Am 8. März ist Weltfrauentag. Nicht alle Frauen bestreiten den gleichen feministischen Kampf und Mehrfachdiskriminierung sorgt für Ungleichheiten. Das belegen die Erfahrungen und Geschichten verschiedener Frauen aus der Stadt.
Am 8. März ist Weltfrauentag. Zu feiern gibt es auch im Jahr 2023 nicht viel – stattdessen soll der feministische Kampf im Vordergrund stehen. Gefordert werden Gleichheit, Gerechtigkeit, Solidarität, Sicherheit und Frieden. Dass nicht alle Frauen den gleichen feministischen Kampf bestreiten oder gleiche Forderungen priorisieren, hängt mit unterschiedlichen Diskriminierungserfahrungen zusammen.

Frauen, die neben ihrem von Diskriminierung betroffenen Geschlecht weitere Merkmale vorweisen, die von Benachteiligung betroffen sind –wie etwa Race, Klasse, Sexualität, Hautfarbe, Behinderung und viele weitere diffamierte Merkmale – bestreiten ihren Kampf in der Regel aus einer anderen Position.

8. März: Ungleichheit unter als weiblich gelesenen Personen


So entstehen Ungleichheiten zwischen Personen, die als weiblich gelesen werden. Oftmals kommt es zu Wechselwirkungen zwischen den einzelnen Ungleichheiten. Geht man von dem sogenannten intersektionalen Feminismus aus, werden diese unterschiedlichen Benachteiligungen zusammen gedacht. Das wirft Frauen, die von Mehrfachdiskriminierung betroffen sind, weit zurück. Kann man infolgedessen überhaupt noch von dem einen kollektiven Kampf sprechen? Wie äußert sich die Diskriminierung von Frauen, die als Nicht-Deutsche gelesen werden, im Alltag? Sind es vielleicht sogar die weißen Frauen, die jene Diskriminierungserfahrungen verursachen?

Verschiedene Frauen aus der Stadt, die von Mehrfachdiskriminierung betroffen sind, berichten, wie sich diese im Alltag äußert, wie sie dadurch in ihrem Leben eingeschränkt werden und warum Frauen, die als weiß und deutsch gelesen werden, ihre Privilegien überprüfen müssen.

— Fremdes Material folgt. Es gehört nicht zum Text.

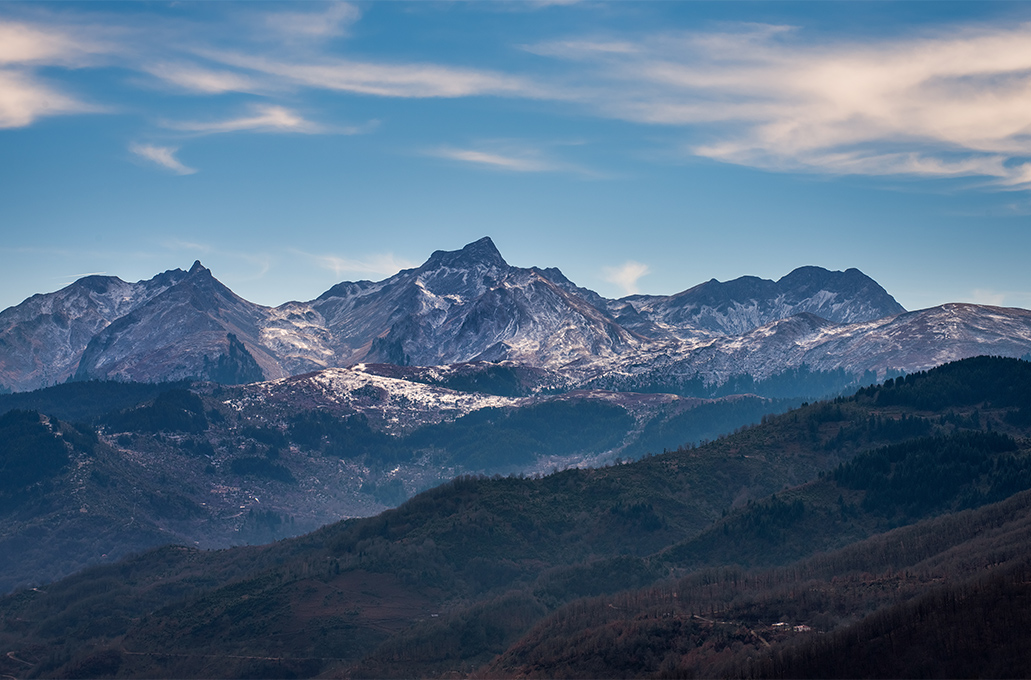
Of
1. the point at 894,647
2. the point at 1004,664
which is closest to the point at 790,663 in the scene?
the point at 894,647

„Ich weiß noch, als ein Schulkamerad mich gefragt hat, ob meine Mutter Putzfrau oder Nutte ist“

„Ich hatte mal einen Partner, der mich als Schwarze Frau fetischisiert hat. Es ging weniger um mich als Person und viel mehr um mich als eritreische Frau“, erzählt eine 24-jährige Frankfurterin mit eritreischen Wurzeln. In diesem Moment habe sie nicht nur den Sexismus gespürt, den ihr damaliger weißer Partner ihr entgegengebracht hat, sondern auch den Rassismus, der dem Fetischisieren und Exotisieren ihres Schwarzen Körpers beiwohnt.

Mit solchen Erfahrungen ist die junge Frankfurterin nicht allein. Eine 26-Jährige mit ukrainischen Wurzeln erzählt, dass sie bereits als Minderjährige zu Schulzeiten sexualisiert wurde – in einem Alter, in dem jegliches Bewusstsein für die eigene Sexualität noch gar nicht ausgeprägt ist oder eine Rolle spielen sollte. „Ich weiß noch als ein Schulkamerad mich gefragt hat, ob meine Mutter Putzfrau oder Nutte ist, weil ich doch Ukrainerin sei“, erzählt sie. Eine weitere Frankfurterin, die aufgrund ihrer türkischen Wurzeln als muslimisch gelesen wird, erzählt von übergriffigen Fragen von Fremden: „Ich wurde schon oft gefragt, ob ich denn wirklich bis zur Ehe Jungfrau bleibe“, erzählt sie.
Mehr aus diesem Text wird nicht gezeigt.